Record extracts
········

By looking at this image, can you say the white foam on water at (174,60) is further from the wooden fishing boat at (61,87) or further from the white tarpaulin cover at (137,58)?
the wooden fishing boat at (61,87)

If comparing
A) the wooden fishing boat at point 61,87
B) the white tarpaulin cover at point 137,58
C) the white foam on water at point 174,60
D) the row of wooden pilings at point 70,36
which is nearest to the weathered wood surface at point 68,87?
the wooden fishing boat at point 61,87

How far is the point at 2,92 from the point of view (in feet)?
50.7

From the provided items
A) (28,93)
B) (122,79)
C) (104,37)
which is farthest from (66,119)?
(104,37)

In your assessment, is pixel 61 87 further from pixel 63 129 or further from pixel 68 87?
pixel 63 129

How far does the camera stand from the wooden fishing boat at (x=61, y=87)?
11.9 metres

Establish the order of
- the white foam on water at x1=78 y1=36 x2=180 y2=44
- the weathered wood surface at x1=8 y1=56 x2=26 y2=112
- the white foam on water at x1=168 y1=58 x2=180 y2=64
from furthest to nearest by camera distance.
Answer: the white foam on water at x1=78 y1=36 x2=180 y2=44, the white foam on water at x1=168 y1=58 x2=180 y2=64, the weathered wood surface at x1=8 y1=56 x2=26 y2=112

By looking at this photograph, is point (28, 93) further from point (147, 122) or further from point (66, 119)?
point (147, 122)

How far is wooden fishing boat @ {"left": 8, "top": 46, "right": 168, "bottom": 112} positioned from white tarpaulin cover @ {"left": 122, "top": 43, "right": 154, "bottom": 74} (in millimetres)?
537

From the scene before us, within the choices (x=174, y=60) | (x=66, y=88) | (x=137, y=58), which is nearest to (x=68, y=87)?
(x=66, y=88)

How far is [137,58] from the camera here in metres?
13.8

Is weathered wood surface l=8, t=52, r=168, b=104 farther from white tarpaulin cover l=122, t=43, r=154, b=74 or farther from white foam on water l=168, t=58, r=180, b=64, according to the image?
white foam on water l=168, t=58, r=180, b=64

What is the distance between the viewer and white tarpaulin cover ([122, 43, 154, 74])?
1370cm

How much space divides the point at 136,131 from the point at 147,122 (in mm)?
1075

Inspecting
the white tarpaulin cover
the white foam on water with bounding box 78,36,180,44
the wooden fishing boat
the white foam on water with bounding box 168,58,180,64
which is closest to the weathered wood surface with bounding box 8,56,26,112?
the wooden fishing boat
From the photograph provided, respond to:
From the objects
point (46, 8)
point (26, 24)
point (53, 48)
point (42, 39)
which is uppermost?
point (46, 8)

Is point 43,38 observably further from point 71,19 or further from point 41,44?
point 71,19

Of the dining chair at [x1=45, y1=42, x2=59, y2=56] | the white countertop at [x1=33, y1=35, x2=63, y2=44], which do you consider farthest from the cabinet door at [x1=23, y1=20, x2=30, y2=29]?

········

Set task
Reproduce all of the material above word for word, keeping every line in its original order.

Solution
By looking at this image, can you say the white foam on water at (174,60) is further from the wooden fishing boat at (61,87) or further from the white tarpaulin cover at (137,58)?
the wooden fishing boat at (61,87)

If comparing
A) the wooden fishing boat at point 61,87
B) the white tarpaulin cover at point 137,58
C) the white foam on water at point 174,60
D) the row of wooden pilings at point 70,36
which is nearest to the weathered wood surface at point 68,87?
the wooden fishing boat at point 61,87

How far is the point at 2,92 from the point of view (in feet)?
50.7

From the provided items
A) (28,93)
B) (122,79)
C) (104,37)
which is farthest from (66,119)?
(104,37)

In your assessment, is pixel 61 87 further from pixel 63 129 or further from pixel 68 87?
pixel 63 129

How far does the camera stand from the wooden fishing boat at (x=61, y=87)?
11.9 metres

Establish the order of
- the white foam on water at x1=78 y1=36 x2=180 y2=44
- the weathered wood surface at x1=8 y1=56 x2=26 y2=112
- the white foam on water at x1=168 y1=58 x2=180 y2=64
from furthest to nearest by camera distance.
Answer: the white foam on water at x1=78 y1=36 x2=180 y2=44, the white foam on water at x1=168 y1=58 x2=180 y2=64, the weathered wood surface at x1=8 y1=56 x2=26 y2=112

By looking at this photograph, is point (28, 93) further from point (147, 122) or further from point (66, 119)?
point (147, 122)

How far is wooden fishing boat @ {"left": 8, "top": 46, "right": 168, "bottom": 112} positioned from white tarpaulin cover @ {"left": 122, "top": 43, "right": 154, "bottom": 74} (in millimetres)?
537

From the scene before us, within the choices (x=174, y=60) | (x=66, y=88) | (x=137, y=58), which is nearest to (x=68, y=87)?
(x=66, y=88)

How far is [137,58] from the camera here in metres?
13.8

Is weathered wood surface l=8, t=52, r=168, b=104 farther from white tarpaulin cover l=122, t=43, r=154, b=74 or farther from white foam on water l=168, t=58, r=180, b=64, according to the image?
white foam on water l=168, t=58, r=180, b=64

What is the distance between the viewer and white tarpaulin cover ([122, 43, 154, 74])?
1370cm

How much space divides the point at 136,131 from the point at 147,122 (in mm)?
1075

Inspecting
the white tarpaulin cover
the white foam on water with bounding box 78,36,180,44
the wooden fishing boat
the white foam on water with bounding box 168,58,180,64
which is closest to the weathered wood surface with bounding box 8,56,26,112?
the wooden fishing boat
From the photograph provided, respond to:
From the objects
point (46, 8)
point (26, 24)
point (53, 48)
point (42, 39)
which is uppermost?
point (46, 8)

Is point 43,38 observably further from point 71,19 or further from point 41,44?
point 71,19

Of the dining chair at [x1=45, y1=42, x2=59, y2=56] | the white countertop at [x1=33, y1=35, x2=63, y2=44], which do you consider farthest from the cabinet door at [x1=23, y1=20, x2=30, y2=29]?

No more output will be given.